The books tell the story of some physically and chemically modified deep sea divers, working on a powerstation built on a geothermal vent in the deep ocean, who find something unexpected down there (and no, it’s not aliens :-). The books have been described as dystopian, but I didn’t find them particularly depressing, possibly because I was enjoying the ideas so much. Watts’s characterisation is better than that of certain other writers with great ideas, though, with people who are believable, if not always very pleasant.

The other night at bluap‘s, I was muttering at somebody about parasites which alter a host’s behaviour to benefit the parasite, and mentioned that I’d read on Watts’s site that a parasite which affects rats and cats also affects humans, making women more friendly and less choosy sexually, and making men cantankerous and unkempt. I couldn’t remember the name of the beast, but it turns out that the organism in question is toxoplasma gondii, which is a parasite endemic in cats. According to the Times, it has the effects in humans I remembered. I think I was making slightly ranty comparisons to the unequally yoked doctrine of evangelical Christianity at the time, as that was where the conversation had started. Unlike Unequally Yoked, it’s not clear whether toxoplasma does benefit from modifying human sexual behaviour, or whether that’s a side-effect of the lack of caution it induces in the brains of the other mammals which host it. Still, it’s fascinating stuff, and the sort of thing which Watts explores in his books.

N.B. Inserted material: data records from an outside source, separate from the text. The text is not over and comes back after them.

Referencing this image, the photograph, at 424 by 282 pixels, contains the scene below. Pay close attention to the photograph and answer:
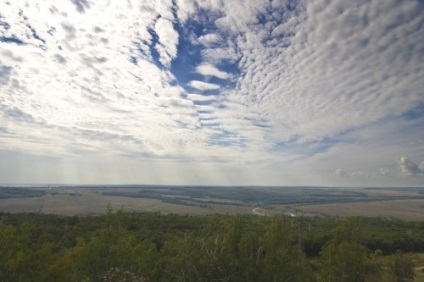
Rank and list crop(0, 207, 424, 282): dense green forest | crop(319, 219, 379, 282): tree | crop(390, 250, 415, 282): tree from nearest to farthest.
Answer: crop(0, 207, 424, 282): dense green forest
crop(319, 219, 379, 282): tree
crop(390, 250, 415, 282): tree

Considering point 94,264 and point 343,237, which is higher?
point 343,237

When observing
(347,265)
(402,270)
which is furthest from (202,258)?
(402,270)

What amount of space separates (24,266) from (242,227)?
830 inches

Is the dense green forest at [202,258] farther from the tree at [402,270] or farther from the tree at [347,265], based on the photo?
the tree at [402,270]

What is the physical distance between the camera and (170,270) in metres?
25.8

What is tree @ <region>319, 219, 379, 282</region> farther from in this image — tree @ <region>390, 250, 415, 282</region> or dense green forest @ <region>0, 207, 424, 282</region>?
tree @ <region>390, 250, 415, 282</region>

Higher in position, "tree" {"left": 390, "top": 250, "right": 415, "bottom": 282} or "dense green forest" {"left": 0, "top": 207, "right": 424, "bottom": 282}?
"dense green forest" {"left": 0, "top": 207, "right": 424, "bottom": 282}

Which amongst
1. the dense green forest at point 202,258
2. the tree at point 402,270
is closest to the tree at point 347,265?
the dense green forest at point 202,258

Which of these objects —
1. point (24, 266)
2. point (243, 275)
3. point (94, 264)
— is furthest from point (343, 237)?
point (24, 266)

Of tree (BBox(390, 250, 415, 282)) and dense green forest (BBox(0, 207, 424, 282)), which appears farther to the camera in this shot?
tree (BBox(390, 250, 415, 282))

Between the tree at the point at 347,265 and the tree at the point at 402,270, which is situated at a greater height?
the tree at the point at 347,265

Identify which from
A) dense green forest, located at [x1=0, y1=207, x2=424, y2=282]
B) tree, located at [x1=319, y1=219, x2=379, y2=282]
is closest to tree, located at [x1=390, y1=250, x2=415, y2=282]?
dense green forest, located at [x1=0, y1=207, x2=424, y2=282]

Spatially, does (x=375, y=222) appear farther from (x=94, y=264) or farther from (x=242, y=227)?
(x=94, y=264)

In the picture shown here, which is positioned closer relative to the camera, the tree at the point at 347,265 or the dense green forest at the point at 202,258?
the dense green forest at the point at 202,258
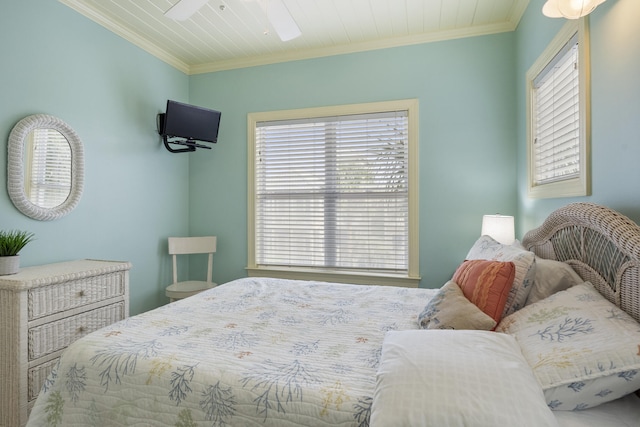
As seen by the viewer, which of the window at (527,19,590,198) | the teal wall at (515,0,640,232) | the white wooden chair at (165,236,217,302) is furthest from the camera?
the white wooden chair at (165,236,217,302)

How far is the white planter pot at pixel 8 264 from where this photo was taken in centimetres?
191

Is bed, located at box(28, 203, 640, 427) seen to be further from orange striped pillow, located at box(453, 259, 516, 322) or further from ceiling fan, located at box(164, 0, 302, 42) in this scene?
ceiling fan, located at box(164, 0, 302, 42)

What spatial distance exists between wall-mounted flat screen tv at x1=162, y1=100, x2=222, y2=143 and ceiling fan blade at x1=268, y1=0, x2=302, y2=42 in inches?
53.7

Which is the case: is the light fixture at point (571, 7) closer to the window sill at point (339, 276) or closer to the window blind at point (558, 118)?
the window blind at point (558, 118)

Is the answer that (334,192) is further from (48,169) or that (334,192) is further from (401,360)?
(401,360)

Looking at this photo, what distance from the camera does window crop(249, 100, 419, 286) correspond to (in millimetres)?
3141

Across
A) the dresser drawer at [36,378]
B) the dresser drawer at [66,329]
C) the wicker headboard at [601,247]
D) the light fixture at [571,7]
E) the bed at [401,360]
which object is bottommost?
the dresser drawer at [36,378]

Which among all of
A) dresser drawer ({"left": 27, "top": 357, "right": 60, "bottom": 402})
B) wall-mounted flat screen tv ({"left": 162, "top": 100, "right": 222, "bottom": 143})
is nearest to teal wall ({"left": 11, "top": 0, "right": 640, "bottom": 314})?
wall-mounted flat screen tv ({"left": 162, "top": 100, "right": 222, "bottom": 143})

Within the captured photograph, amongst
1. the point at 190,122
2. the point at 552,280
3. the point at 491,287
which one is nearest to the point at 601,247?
the point at 552,280

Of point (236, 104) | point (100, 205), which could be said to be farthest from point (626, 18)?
point (100, 205)

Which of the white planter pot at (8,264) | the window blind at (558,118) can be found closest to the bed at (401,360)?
the window blind at (558,118)

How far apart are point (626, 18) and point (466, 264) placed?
114 cm

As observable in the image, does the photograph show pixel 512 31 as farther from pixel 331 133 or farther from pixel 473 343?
pixel 473 343

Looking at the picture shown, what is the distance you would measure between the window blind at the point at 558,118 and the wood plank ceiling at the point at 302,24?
0.78m
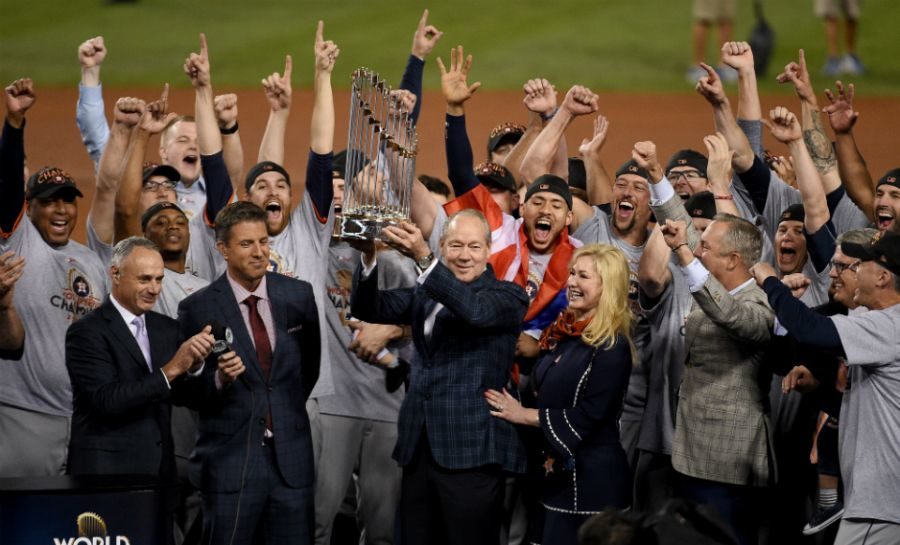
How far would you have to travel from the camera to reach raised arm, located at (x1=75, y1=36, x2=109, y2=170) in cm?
669

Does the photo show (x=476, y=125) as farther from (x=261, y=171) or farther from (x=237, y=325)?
(x=237, y=325)

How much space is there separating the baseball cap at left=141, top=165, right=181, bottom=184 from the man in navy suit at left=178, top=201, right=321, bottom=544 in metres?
1.51

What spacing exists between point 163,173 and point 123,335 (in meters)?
1.79

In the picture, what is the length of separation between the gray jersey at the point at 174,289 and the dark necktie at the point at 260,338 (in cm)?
81

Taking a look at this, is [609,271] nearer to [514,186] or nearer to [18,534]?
[514,186]

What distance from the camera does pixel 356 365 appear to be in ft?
20.1

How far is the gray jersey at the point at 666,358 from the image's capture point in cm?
575

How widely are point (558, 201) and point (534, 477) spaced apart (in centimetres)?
134

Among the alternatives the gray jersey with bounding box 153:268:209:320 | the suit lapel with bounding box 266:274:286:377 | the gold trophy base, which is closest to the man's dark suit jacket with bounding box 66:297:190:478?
the suit lapel with bounding box 266:274:286:377

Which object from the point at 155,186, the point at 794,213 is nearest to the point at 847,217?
the point at 794,213

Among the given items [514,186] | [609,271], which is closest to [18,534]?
[609,271]

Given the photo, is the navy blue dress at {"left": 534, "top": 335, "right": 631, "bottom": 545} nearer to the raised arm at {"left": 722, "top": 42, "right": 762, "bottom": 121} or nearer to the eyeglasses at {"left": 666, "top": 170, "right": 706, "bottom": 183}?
the eyeglasses at {"left": 666, "top": 170, "right": 706, "bottom": 183}

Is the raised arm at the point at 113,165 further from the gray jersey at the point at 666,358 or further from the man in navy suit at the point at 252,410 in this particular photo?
the gray jersey at the point at 666,358

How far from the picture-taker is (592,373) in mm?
5145
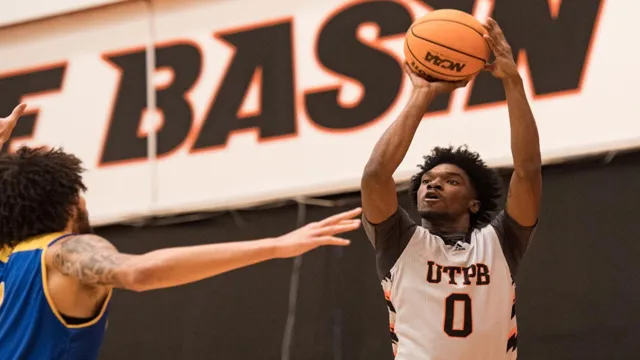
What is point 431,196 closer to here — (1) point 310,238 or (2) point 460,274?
(2) point 460,274

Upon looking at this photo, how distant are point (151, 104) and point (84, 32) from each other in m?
0.90

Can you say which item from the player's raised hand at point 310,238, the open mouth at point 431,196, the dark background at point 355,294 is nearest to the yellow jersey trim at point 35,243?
the player's raised hand at point 310,238

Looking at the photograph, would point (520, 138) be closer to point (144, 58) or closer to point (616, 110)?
point (616, 110)

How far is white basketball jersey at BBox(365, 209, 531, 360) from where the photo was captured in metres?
3.90

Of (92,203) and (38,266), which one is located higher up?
(92,203)

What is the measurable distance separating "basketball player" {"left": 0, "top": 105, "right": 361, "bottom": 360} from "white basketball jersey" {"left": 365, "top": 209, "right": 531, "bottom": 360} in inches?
40.1

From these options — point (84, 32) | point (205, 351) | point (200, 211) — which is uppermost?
point (84, 32)

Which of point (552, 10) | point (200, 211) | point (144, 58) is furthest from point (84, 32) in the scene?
point (552, 10)

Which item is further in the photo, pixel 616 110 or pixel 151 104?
pixel 151 104

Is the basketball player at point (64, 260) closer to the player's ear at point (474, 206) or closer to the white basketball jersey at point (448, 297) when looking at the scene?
the white basketball jersey at point (448, 297)

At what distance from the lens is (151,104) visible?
6887mm

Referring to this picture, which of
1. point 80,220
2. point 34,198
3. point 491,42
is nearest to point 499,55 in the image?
point 491,42

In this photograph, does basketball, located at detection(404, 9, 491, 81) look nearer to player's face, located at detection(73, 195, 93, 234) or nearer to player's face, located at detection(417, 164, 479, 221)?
player's face, located at detection(417, 164, 479, 221)

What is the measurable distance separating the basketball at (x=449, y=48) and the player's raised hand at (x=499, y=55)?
3 cm
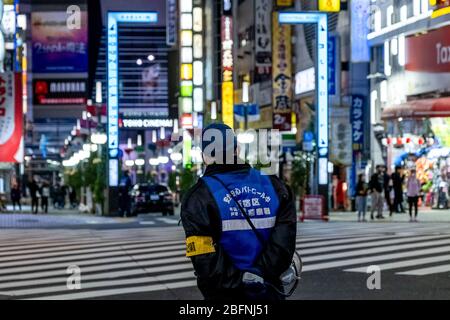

A discussion on cosmology in challenging_god lead me to find a Slashdot story on the recent paper from Fermilab which says that the expansion of the universe may be accounted for without the need for dark energy. That in turn lead me to an excellent Scientific American article which explains the whole expansion/horizon/redshift thing very coherently. I think I knew what the authors say, but had not connected the assortment of half remembered facts into a coherent whole (come to that, I’m not sure I’d connected them into a coherent whole when I first learned them, either, although I don’t think the lecturer committed any of the fallacies the article refers to). Scientific American seems consistently better than New Scientist at this sort of thing: the only reason for buying New Scientist is the back page.